I’m wondering today if being psychologically severed from kinship with other species doesn’t alienate people to the point where it is too painful for them to even think about it.

Saturday, September 19, 2009

Creation "Too Controversial"

The Darwins played by Paul Bettany and Jennifer Connelly

I’ve been writing about the history of religion in American mainly to set the context for my own spiritual quest. To that end I will soon resume my history of our spiritual heritage and the legacy of the native Pacific Northwest. But just now I’d like to leap ahead because it is absolutely astounding to me how singularly extreme some contemporary American Christians are when it comes to the theory of evolution.

The new British film Creation starring Paul Bettany and Jennifer Connelly opens in Britain on September 25th. The film opened the 34th Toronto International Film Festival but so far no distributors in the U.S.A. have picked up this 19th century costume drama about Charles Darwin and his family on the grounds that it is "too controversial".

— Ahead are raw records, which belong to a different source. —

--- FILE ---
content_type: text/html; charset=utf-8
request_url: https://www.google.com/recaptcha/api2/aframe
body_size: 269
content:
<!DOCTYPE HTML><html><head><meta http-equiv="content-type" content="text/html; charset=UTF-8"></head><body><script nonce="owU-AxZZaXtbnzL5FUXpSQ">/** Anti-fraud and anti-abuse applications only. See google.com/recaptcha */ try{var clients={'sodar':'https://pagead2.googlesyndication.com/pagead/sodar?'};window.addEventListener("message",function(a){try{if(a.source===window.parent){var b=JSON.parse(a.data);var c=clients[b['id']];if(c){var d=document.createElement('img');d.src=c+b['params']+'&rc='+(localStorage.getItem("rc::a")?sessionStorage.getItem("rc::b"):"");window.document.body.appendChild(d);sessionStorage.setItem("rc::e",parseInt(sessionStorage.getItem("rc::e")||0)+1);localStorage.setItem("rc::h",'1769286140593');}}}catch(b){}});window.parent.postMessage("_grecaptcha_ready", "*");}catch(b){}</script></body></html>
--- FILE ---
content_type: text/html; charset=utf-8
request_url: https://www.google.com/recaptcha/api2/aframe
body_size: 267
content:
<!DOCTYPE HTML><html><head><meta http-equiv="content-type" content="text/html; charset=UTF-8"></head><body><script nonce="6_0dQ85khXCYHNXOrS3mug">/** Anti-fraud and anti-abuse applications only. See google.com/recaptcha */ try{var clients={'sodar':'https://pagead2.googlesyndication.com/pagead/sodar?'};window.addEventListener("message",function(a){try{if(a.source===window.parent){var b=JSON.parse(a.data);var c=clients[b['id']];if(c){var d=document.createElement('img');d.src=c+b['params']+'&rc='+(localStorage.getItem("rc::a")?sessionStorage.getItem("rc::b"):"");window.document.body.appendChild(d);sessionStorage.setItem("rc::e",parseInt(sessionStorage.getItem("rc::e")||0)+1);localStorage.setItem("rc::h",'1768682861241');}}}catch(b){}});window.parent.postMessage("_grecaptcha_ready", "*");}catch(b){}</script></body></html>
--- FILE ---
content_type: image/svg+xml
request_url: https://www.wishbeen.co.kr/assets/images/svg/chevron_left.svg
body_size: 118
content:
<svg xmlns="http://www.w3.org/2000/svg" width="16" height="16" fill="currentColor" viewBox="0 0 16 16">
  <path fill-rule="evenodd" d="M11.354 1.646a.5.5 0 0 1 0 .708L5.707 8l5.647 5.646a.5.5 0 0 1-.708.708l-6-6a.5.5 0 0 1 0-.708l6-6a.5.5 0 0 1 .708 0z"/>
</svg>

Sunday, September 13, 2009

The Ancient Northwest

Glaciers gouged out the river valleys of the Pacific Northwest and created the inland Salish Sea. The glaciers also created grasslands while the forests very slowly grew back. The earliest known inhabitants of the Pacific Northwest were grassland hunters of mammoth, bison, deer and elk. Post-glacial rising seas swallowed up evidence of any early inhabitants who may have lived along the shoreline before 5,000 years ago.

Ancient Pacific Northwest

Eventually Northwest tribes as we know them today developed marine based cultures along the shorelines. The inland sea was their highway and their food source. The wealth of their environment gave them the resources to develop stable centralized communities with complex art forms and sophisticated cosmologies.

Hamshamstsas Mask ~ Wood, cedar bark, baleen, red cloth, 1901

Saturday, August 29, 2009

Hopewell Shamanism

American Indian Life Early Woodland Period - Susan A. Walton
Ohio Historical Society

Artifacts left by the Hopewell Mound builders depicting the transformation of humans into animals and the reverse indicate a form of shamanic religion where the wearer or holder of the object becomes imbued with the qualities of the animal depicted. Animal images of birds, wolves, bears and deer were common. Carved tubular pipes indicate offerings of smoke to the spirits and probable use of hallucinogenic substances used to alter consciousness.